The iterative version is pretty similar

def binarysearch(arr, left, right, k): while left <= right: mid = (left + right) / 2 if arr[mid] == k: return True if arr[mid] > k: right = mid - 1 else: left = mid + 1 // Not found return False

Performance

But how well does binary search perform? BS is a decrease-and-conquer algorithm, since during each iteration it decreases its problem instance by a constant factor, namely $ 2 $.

So in worst-case, the total amount of times we'll actually have to compare is how many times we can divide the input size $ n $ in halves + 1, i.e. $ \lfloor log_2\, n + 1 \rfloor $. We add one because we're doing a comparison initially before we divide. The $ \lfloor \, \rfloor $ notation is the floor function (it rounds down its argument). Why is $ log_2 \, n $ how many times we can divide $ n $ by $ 2 $? Read my post about it (it's pretty short).

So $ C_{worst}(n) $ is

$$ C_{worst}(n) = \lfloor log_2\, n + 1 \rfloor $$

meaning $ C_{worst}(n) \in \Theta(log \, n) $.

On average, BS will run near its worst case, so $ C_{average}(n) \in \Theta(log \, n) $.

However, even though binary search is pretty fast, we can do even better. For instance, we'll look at hash tables and maps in an upcoming post. But all have its pros and cons.

Binary search tree

Let's look at binary search tree while we're at binary search. This is an interesting data structure that's used for searching - where we apply this search technique.

So what's the difference between a binary tree and a binary search tree? The simple answer is that, a binary tree just consists of two child nodes. So every tree where each node has (at most) two child nodes is called a binary tree. A binary search tree (BST), however, you could say is a special binary tree used for searching. The BST has some special properties; the left child node should be smaller than its parent node and its right child node should be greater.

For instance, this is a binary tree:

1 / \ 2 3

this is a binary search tree

2 / \ 1 3

See that the left child node is smaller, and the right is greater. This property must at all times be satisfied in order to be a BST.

Binary and trees in general

So a tree consists of nodes. These are basically just "places" where we put our data. For instance, in the trees above: 1, 2, 3 are all nodes.

In computer science we write our trees upside down (so relate to trees in nature, but think of a "upside-down" tree). This means that the root of the tree, is the start node. In the BST example, 2 is the root node.

Each node can have children, e.g. child nodes, but like I said - binary trees can only have up to two children, but a node isn't required to have children (in programming we usually refer to an empty child node as null).

Since we're working with an "upside-down tree" and if the root is at the top, then the leaves must be at the bottom. So in the BST example above, 1 and 3 are also considered leaf nodes since they are the bottom.

The height of a binary tree is simply how many levels there are in the tree, in both examples above there's one level since we never include the root node while counting the levels, so for instance a tree with only a root node has a height of $ 0 $.

- - -

◆ **REQUIRED ACTIONS**:
1) Using the binary search excerpt above, decide whether each statement agrees with it: (a) binary search is a decrease-and-conquer algorithm; (b) every node in a binary tree must have children; (c) in the binary search tree example, 2 is the root node. Answer yes or no for each and quote the deciding words.
2) Carry the binary search excerpt forward from its final sentence.

- - -

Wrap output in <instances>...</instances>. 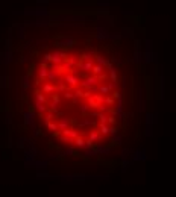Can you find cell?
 <instances>
[{"mask_svg":"<svg viewBox=\"0 0 176 197\" xmlns=\"http://www.w3.org/2000/svg\"><path fill=\"white\" fill-rule=\"evenodd\" d=\"M29 102L53 143L73 152H96L123 130L126 70L108 46L58 41L40 53L31 70Z\"/></svg>","mask_w":176,"mask_h":197,"instance_id":"cell-1","label":"cell"}]
</instances>
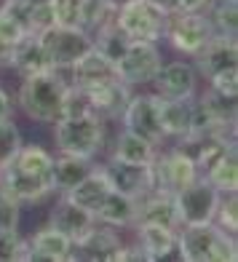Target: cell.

- - -

◆ **OUTPUTS IN ORDER**:
1)
(a) Yes: "BS is a decrease-and-conquer algorithm"
(b) No: "a node isn't required to have children"
(c) Yes: "In the BST example, 2 is the root node."

2)
Intuitively, the levels can be seen as how many times we can divide something in halves, however, there's a problem with binary trees (which we will look at soon) and that is, they can be very unbalanced. This means that the height of a binary tree can actually be proportional to the input size $ n - 1 $ (-1 since we don't count the root node). However, the minimum number of levels a BST can have is $ log_2 \, n $ if it's full. This means that, the height $ h $ of a given BST with size $ n $ satisfies the following inequality

$$ log_2 \, n \leq h \leq n - 1 $$

So I said binary search trees can end up really bad. Imagine the scenario if we keep inserting elements in a BST in increasing order, i.e. every element is greater than its precedence, the height of the tree will just increase for every insertion. For an example, we want to insert $ [3, 5, 7, 9, 15] $, starting from left.

So we start with $ 3 $. This will be the root node

3

Next to insert is $ 5 $. $ 5 $ is greater than $ 3 $, so it should be inserted at the right side.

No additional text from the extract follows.